#### TUGAS YANG DIBERIKAN A
Menurut teks tentang Kamisan, sejak tanggal berapa tradisi Kamisan diselenggarakan setiap hari Kamis?

+ + + + + + +

Mohon tunggu...
Andre Barahamin
Andre Barahamin Mohon Tunggu... -

Penulis amatir.

Selanjutnya

Tutup

Humaniora

Kamisan: Kesabaran dalam Kebisuan

30 Agustus 2013   11:31 Diperbarui: 19 Januari 2017   10:26 201
+
Laporkan Konten
Laporkan Akun
Kompasiana adalah platform blog. Konten ini menjadi tanggung jawab bloger dan tidak mewakili pandangan redaksi Kompas.
Lihat foto
Aksi Kamisan ke 454 di seberang Istana Negara, Kamis (11/8/2016). || Kristian Erdianto/KOMPAS.COM

Jika anda berdomisili di Jakarta, luangkan sore anda di hari Kamis dan kungjungilah Istana Negara antara jam empat dan jam lima sore. Bukan sebagai ajang tur wisata di fasilitas negara yang mewah. Melainkan agar dapat anda saksikan sekumpulan orang berpakaian hitam yang berdiri membisu tepat di depannya. Jumlahnya tak seberapa. Mereka kebanyakan orang-orang yang dari segi umur tergolong uzur. Mengusung beberapa poster dan foto dari orang-orang yang tentu tak familiar dalam ingatan kita. Beberapa menggunakan payung berwarna sama dengan tulisan pendek berwarna putih.

Tak ada bising pidato politik dari pengeras suara. Tak juga terdengar yel-yel politis yang riuh. Hanya ada kebisuan. Ini adalah tradisi Kamisan yang diselenggarakan setiap hari Kamis, sejak 19 April 2007. Total hingga tanggal 14 Oktober kemarin, Kamisan sudah memasuki pekan ke 190. Bukan jumlah yang sedikit dan tentu saja bukan waktu yang sebentar. Angka yang tentu tidak akan dirayakan meriah layaknya pesta ulang tahun. Melainkan menjadi monumen imajiner dari upaya tak henti dari keluarga korban, para survivor dan mereka yang bersimpati, menuntut keseriusan negara menuntaskan kasus-kasus pelanggaran HAM yang pernah terjadi.

Di bawah langit yang tak pernah tentu cuaca, mereka berdiri di seberang istana. Melukiskan kebekuan yang berawal dari harapan yang tak pernah surut mengharapkan keadilan datang. Orang-orang itu datang dari berbagai lintasan waktu zaman dan menyatu karena dipertemukan oleh luka yang sama. Barisan itu terus hadir secara konsisten di setiap hari dan waktu yang sama setiap minggu untuk melemparkan kesabaran mereka yang mengeras menjadi tuntutan kejelasan pengungkapan kasus yang menimpa anggota keluarga mereka dan mereka sendiri.

Kamisan adalah sebuah aksi yang di inisiasi oleh Usman Hamid dari Kontras dan Rusdi Marpaung dari Imparsial sebagai kampanye yang berkelanjutan untuk menekan negara segera memenuhi hak-hak para korban dan keluarganya.

+ + + + + + +

#### TUGAS YANG DIBERIKAN B
Sebutkan jumlah baris yang memuat kata "plank". Huruf besar dan kecil dibedakan.

+ + + + + + +

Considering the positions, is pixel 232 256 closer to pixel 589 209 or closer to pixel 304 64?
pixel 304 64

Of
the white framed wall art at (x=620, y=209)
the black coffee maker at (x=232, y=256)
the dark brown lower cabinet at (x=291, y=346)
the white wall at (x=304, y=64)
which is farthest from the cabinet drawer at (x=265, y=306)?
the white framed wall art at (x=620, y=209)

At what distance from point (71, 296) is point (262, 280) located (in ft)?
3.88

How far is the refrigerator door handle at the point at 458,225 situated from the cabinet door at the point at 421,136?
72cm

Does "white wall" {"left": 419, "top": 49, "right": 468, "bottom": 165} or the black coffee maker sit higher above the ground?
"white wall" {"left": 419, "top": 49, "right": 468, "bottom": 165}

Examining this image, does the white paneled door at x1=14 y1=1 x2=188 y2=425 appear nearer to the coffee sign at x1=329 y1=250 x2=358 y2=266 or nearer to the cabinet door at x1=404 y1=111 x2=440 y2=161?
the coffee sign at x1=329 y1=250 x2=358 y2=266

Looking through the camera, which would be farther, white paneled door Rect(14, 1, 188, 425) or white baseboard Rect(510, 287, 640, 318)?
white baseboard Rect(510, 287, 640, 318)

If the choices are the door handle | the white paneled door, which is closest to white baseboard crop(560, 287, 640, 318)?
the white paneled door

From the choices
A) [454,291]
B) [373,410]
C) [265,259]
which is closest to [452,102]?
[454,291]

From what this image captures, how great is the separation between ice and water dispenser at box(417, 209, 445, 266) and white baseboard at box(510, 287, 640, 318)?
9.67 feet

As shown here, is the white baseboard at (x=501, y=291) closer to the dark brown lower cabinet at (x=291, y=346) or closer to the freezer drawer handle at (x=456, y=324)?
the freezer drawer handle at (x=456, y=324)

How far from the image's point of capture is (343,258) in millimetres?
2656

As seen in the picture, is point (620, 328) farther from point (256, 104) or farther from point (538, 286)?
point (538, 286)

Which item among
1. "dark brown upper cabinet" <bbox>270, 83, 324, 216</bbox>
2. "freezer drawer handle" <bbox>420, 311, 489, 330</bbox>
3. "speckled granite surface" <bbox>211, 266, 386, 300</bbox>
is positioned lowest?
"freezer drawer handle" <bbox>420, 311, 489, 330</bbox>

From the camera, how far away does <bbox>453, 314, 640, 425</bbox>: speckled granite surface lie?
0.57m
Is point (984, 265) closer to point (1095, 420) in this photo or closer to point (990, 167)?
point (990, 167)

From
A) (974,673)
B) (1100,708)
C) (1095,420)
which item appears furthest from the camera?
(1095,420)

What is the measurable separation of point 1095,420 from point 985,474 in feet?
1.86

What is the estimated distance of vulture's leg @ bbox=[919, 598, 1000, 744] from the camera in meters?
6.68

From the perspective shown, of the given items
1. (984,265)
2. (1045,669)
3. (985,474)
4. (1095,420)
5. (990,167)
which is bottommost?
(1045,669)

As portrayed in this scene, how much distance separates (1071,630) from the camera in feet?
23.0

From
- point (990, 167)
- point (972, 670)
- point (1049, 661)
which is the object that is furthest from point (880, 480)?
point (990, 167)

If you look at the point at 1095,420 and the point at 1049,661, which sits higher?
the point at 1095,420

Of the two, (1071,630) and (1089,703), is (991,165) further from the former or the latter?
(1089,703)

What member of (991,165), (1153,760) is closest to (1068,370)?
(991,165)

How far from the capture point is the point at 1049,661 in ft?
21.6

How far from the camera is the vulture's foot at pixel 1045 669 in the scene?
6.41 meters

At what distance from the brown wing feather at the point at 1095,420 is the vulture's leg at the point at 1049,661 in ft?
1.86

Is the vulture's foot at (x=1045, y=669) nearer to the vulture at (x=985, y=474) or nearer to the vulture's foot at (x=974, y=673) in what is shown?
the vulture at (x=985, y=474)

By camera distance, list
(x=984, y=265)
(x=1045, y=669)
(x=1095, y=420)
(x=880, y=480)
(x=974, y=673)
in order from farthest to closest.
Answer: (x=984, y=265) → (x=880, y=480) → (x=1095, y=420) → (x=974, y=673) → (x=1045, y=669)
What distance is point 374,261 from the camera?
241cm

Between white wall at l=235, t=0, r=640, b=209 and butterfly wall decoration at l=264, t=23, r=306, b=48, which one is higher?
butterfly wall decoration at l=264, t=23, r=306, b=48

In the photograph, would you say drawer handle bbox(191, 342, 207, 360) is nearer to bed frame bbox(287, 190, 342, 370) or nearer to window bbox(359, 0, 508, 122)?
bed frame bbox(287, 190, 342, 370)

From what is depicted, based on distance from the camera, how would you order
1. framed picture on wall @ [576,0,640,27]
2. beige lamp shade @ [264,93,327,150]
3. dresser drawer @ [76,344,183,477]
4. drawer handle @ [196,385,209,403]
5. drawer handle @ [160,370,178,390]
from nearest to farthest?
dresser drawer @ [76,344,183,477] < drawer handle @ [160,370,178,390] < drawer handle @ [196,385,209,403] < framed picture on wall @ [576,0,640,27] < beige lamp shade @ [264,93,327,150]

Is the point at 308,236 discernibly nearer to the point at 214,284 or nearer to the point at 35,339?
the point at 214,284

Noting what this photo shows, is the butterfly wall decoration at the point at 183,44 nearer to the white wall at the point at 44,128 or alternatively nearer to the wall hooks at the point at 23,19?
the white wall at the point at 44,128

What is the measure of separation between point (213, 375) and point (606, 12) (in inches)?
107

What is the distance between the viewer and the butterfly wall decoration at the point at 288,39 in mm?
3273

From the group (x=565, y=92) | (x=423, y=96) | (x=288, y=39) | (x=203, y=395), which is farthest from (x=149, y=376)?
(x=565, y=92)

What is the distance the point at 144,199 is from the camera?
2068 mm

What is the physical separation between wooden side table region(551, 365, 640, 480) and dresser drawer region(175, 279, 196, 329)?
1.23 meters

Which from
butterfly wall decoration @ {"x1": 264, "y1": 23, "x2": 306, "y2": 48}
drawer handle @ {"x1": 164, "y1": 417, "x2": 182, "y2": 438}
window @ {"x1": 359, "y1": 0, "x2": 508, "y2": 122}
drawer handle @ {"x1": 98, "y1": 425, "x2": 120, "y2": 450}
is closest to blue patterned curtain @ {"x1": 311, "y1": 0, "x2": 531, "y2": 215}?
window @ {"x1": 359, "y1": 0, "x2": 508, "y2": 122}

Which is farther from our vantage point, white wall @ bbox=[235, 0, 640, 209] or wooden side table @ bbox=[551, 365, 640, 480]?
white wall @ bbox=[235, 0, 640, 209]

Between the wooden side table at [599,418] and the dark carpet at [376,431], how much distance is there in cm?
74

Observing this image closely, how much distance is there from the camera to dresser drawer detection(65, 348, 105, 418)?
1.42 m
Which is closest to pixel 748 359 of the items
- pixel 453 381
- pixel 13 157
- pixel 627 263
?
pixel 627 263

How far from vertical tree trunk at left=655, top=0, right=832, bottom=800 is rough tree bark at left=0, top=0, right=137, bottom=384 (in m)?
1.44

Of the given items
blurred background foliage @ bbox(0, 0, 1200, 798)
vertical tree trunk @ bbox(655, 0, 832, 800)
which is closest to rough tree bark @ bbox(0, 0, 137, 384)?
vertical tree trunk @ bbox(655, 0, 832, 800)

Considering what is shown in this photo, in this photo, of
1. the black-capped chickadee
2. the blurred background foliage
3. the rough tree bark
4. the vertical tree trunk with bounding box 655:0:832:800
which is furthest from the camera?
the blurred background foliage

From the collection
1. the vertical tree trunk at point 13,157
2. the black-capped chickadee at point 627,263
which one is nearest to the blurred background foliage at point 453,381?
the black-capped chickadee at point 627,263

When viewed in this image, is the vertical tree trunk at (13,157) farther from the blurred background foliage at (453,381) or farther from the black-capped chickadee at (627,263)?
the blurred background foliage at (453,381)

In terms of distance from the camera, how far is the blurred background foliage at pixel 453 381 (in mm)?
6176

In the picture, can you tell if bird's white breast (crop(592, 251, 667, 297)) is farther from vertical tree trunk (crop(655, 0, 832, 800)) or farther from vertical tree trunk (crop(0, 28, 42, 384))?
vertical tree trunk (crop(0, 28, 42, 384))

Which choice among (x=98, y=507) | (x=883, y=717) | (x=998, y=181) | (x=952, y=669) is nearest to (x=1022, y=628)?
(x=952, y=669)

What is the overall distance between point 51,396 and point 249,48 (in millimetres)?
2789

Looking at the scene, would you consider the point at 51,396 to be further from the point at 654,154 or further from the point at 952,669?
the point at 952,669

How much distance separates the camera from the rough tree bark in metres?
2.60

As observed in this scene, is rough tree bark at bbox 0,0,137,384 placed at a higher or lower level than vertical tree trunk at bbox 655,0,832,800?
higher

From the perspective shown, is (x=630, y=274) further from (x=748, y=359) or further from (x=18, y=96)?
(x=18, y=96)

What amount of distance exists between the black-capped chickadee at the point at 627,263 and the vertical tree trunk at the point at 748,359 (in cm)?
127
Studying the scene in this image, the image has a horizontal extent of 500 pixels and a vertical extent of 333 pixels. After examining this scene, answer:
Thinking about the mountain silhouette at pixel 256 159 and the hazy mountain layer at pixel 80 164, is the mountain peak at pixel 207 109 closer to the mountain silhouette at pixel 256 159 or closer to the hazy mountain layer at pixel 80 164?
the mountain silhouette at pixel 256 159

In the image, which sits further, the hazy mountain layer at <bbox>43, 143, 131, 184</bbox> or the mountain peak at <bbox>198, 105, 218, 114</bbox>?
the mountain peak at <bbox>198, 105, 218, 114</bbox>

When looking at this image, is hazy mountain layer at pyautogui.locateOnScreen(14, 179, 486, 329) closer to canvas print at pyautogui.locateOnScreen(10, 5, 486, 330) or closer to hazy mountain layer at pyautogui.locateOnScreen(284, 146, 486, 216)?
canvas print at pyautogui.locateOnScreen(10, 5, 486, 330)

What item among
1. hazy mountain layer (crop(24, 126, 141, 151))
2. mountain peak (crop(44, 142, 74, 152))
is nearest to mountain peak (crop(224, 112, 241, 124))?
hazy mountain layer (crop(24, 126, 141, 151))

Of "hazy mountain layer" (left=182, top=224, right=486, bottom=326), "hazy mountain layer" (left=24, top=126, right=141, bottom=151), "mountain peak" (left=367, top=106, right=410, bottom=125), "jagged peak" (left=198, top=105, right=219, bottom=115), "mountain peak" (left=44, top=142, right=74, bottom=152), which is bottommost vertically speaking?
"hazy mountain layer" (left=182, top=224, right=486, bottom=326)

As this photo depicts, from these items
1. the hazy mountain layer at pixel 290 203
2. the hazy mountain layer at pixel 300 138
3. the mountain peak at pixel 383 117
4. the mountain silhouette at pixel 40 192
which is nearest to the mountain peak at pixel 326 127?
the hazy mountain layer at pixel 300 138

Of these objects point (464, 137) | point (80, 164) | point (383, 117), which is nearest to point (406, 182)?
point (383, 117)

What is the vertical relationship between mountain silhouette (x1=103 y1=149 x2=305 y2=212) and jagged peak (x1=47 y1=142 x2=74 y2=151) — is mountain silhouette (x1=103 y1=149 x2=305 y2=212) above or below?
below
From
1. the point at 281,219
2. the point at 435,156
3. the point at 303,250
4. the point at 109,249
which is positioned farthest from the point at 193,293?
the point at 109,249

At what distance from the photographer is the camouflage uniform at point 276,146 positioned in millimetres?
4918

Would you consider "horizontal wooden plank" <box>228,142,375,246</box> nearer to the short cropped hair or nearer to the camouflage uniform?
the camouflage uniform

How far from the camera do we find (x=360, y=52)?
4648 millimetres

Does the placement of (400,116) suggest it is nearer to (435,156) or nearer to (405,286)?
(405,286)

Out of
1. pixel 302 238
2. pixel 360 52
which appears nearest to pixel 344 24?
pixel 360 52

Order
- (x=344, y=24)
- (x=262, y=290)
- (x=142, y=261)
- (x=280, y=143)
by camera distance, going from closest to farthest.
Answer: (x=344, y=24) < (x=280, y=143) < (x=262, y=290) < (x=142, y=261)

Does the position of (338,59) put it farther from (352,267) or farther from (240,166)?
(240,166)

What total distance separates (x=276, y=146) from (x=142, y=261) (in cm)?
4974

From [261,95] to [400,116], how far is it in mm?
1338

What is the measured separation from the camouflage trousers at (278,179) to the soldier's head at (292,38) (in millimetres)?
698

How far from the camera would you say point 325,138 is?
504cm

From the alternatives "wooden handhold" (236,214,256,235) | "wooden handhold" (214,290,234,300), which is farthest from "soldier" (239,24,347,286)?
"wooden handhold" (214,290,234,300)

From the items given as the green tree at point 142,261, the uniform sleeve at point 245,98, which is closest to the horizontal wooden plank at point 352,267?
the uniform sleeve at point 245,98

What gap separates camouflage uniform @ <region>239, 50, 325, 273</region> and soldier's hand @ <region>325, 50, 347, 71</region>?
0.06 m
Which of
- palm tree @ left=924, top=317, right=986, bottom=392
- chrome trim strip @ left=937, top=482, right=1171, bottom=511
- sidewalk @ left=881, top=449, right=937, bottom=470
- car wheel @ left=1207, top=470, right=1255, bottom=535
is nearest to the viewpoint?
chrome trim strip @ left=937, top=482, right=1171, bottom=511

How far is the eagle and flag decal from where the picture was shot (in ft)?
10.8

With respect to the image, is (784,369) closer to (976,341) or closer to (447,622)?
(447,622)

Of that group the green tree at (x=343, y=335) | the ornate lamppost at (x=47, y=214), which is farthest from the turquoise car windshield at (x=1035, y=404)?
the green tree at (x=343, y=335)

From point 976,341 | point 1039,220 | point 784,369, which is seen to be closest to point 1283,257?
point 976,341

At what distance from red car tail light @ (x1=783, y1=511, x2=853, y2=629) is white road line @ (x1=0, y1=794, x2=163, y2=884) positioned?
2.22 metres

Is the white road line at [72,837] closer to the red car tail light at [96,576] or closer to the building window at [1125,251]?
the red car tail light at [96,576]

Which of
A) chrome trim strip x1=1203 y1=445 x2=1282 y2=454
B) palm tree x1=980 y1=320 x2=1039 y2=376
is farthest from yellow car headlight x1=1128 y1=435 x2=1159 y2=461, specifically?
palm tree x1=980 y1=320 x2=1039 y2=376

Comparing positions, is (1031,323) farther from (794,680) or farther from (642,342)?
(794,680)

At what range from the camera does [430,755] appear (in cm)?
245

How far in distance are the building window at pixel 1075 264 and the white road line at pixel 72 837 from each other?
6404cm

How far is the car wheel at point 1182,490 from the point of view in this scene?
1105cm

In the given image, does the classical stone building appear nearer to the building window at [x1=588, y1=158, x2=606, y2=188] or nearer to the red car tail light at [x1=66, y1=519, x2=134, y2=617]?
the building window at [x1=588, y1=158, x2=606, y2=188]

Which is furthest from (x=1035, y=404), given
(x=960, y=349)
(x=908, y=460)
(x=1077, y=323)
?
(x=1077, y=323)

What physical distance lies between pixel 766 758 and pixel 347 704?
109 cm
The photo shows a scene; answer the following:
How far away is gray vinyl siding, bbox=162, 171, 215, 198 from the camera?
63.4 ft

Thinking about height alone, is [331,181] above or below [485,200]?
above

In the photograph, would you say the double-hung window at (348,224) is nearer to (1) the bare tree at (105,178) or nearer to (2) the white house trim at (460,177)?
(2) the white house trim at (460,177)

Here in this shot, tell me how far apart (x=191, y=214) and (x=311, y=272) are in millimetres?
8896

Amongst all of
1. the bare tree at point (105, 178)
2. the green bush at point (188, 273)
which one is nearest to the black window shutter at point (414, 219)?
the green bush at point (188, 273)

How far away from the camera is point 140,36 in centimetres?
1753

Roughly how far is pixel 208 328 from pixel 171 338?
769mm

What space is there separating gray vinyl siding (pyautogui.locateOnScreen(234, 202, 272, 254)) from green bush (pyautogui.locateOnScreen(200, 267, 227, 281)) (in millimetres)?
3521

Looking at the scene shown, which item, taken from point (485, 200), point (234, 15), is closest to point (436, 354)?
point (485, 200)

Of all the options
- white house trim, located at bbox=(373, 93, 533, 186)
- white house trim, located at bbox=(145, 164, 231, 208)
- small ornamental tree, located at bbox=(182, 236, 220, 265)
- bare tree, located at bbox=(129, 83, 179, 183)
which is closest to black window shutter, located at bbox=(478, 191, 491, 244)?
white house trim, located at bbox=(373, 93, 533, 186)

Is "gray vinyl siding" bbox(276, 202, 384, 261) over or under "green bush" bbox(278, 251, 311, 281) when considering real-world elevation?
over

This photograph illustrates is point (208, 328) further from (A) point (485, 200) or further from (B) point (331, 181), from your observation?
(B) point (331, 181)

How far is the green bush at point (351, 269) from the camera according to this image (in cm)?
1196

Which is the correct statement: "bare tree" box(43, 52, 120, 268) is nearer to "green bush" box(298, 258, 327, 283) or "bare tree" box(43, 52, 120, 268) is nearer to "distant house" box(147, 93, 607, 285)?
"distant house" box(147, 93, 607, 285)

+ + + + + + +

#### JAWABAN LENGKAP A
Sejak 19 April 2007.

#### JAWABAN LENGKAP B
2